Correspondance 1919-1944 : Peut-on changer sans revenir à l'ancien ? changer en avant ?
de Paul Éluard, Jean Paulhan

critiqué par Sahkti, le 8 janvier 2005
(Genève - 46 ans)


La note:  étoiles
Eluard et Paulhan face à eux-mêmes
"Je ne pense pas tout à fait, avec notre ami commun, Monsieur Ozenfant, que la beauté est au commencement ou bien à la fin de l'art. Elle me semble un accident, comparée à ce sentiment - qui n'est pas la réalité, ni l'idéal, ni... mais seulement une présence, et cette sorte d'anxiété qui l'accompagne. "
(Lettre de Jean Paulhan à Paul Eluard, extrait, 17/01/1919)

C'est en 1919 que Paul Eluard et Jean Paulhan se rencontrent, après avoir échangé une quinzaine de lettres. Un échange qui ira en s'intensifiant au cours des 25 années qui suivirent. C'est cette correspondance que Claire Paulhan nous présente rassemblée dans un bel ouvrage, nous permettant ainsi d'entrer un peu plus dans l'intimité des deux écrivains.

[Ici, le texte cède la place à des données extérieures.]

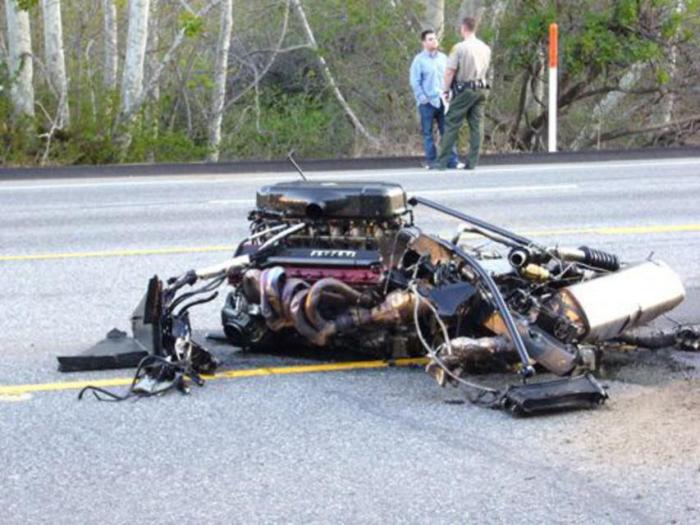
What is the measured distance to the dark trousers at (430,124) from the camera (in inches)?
710

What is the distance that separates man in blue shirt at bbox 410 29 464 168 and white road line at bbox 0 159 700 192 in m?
0.60

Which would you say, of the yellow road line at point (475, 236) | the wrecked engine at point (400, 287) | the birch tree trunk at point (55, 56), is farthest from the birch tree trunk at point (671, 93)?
the wrecked engine at point (400, 287)

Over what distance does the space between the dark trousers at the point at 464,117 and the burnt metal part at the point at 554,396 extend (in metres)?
11.3

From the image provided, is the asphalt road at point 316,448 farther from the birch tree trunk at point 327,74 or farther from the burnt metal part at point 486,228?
the birch tree trunk at point 327,74

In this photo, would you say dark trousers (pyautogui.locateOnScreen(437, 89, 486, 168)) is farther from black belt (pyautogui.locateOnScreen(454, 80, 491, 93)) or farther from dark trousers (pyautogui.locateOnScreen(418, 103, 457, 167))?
dark trousers (pyautogui.locateOnScreen(418, 103, 457, 167))

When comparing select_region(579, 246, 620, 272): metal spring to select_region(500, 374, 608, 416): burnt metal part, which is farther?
select_region(579, 246, 620, 272): metal spring

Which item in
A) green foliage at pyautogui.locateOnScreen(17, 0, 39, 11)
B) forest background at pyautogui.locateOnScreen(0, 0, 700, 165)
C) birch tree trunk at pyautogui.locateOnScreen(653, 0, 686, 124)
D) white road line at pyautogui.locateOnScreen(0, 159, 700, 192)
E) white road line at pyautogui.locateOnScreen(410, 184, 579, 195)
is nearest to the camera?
white road line at pyautogui.locateOnScreen(410, 184, 579, 195)

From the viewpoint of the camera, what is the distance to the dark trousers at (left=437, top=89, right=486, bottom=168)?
17031 mm

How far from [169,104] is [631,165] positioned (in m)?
10.3

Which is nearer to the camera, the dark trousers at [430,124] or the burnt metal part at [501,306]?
the burnt metal part at [501,306]

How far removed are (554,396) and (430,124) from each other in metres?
12.5

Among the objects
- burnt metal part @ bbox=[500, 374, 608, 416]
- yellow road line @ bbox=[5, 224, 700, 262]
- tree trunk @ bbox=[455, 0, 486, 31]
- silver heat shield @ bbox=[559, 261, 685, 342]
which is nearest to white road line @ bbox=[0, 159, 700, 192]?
yellow road line @ bbox=[5, 224, 700, 262]

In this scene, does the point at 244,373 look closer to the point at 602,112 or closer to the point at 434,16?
the point at 434,16

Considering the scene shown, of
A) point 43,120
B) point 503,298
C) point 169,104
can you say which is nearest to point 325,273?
point 503,298
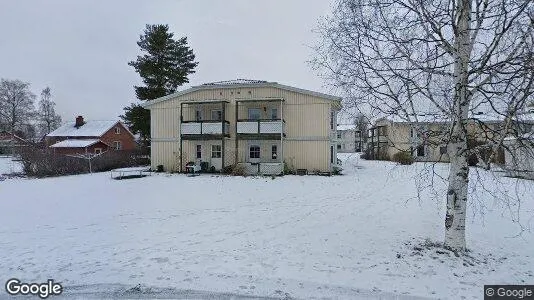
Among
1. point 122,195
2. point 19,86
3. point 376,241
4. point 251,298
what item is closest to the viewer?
point 251,298

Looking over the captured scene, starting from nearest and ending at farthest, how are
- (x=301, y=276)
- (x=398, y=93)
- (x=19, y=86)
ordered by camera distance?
(x=301, y=276) < (x=398, y=93) < (x=19, y=86)

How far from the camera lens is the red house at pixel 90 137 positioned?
117 feet

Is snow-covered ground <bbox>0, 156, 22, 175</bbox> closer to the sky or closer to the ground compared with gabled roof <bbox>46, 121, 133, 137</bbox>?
closer to the ground

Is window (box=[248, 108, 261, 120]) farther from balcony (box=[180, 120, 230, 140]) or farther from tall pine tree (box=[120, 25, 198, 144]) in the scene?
tall pine tree (box=[120, 25, 198, 144])

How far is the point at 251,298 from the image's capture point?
418cm

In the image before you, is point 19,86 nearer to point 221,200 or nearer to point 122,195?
point 122,195

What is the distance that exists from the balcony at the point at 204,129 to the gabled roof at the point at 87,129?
2251 centimetres

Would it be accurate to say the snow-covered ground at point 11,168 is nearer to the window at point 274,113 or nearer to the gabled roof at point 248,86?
the gabled roof at point 248,86

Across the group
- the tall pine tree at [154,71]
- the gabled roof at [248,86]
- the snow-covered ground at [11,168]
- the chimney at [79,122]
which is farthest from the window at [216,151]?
the chimney at [79,122]

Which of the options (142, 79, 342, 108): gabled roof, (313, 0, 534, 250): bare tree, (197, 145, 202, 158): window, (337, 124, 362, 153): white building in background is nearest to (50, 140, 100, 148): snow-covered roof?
(142, 79, 342, 108): gabled roof

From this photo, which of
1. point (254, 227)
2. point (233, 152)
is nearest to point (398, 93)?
point (254, 227)

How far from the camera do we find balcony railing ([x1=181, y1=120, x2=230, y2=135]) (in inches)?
843

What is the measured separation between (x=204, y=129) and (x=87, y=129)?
1075 inches

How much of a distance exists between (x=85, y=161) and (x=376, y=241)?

Eluard lit Paulhan et ses traductions de poèmes malgaches, il a 24 ans, il envoie des textes poétiques à Jean Paulhan (dont "Le Devoir et l'inquiétude"). Un profond respect ainsi qu'une reconnaissance mutuelle voient le jour, bien au-delà d'une simple relation amicale. Chacun semble comprendre l'autre sur le bout des doigts, déchiffrant entre les lignes ce qui veut être dit ou murmuré.
"Les mots ne sont pas une traduction des pensées mais une chose eux-mêmes".

Au total 126 lettres dans lesquelles on devine les silences, on assiste aux ruptures et aux querelles, on admire la virtuosité du langage, on comprend le contexte politico-culturel de leur époque et son influence sur les deux hommes.
Poèmes et commentaires se marient à des anecdotes ou des critiques diverses, le tout accompagné de quelques photos et reproductions de lettres originales.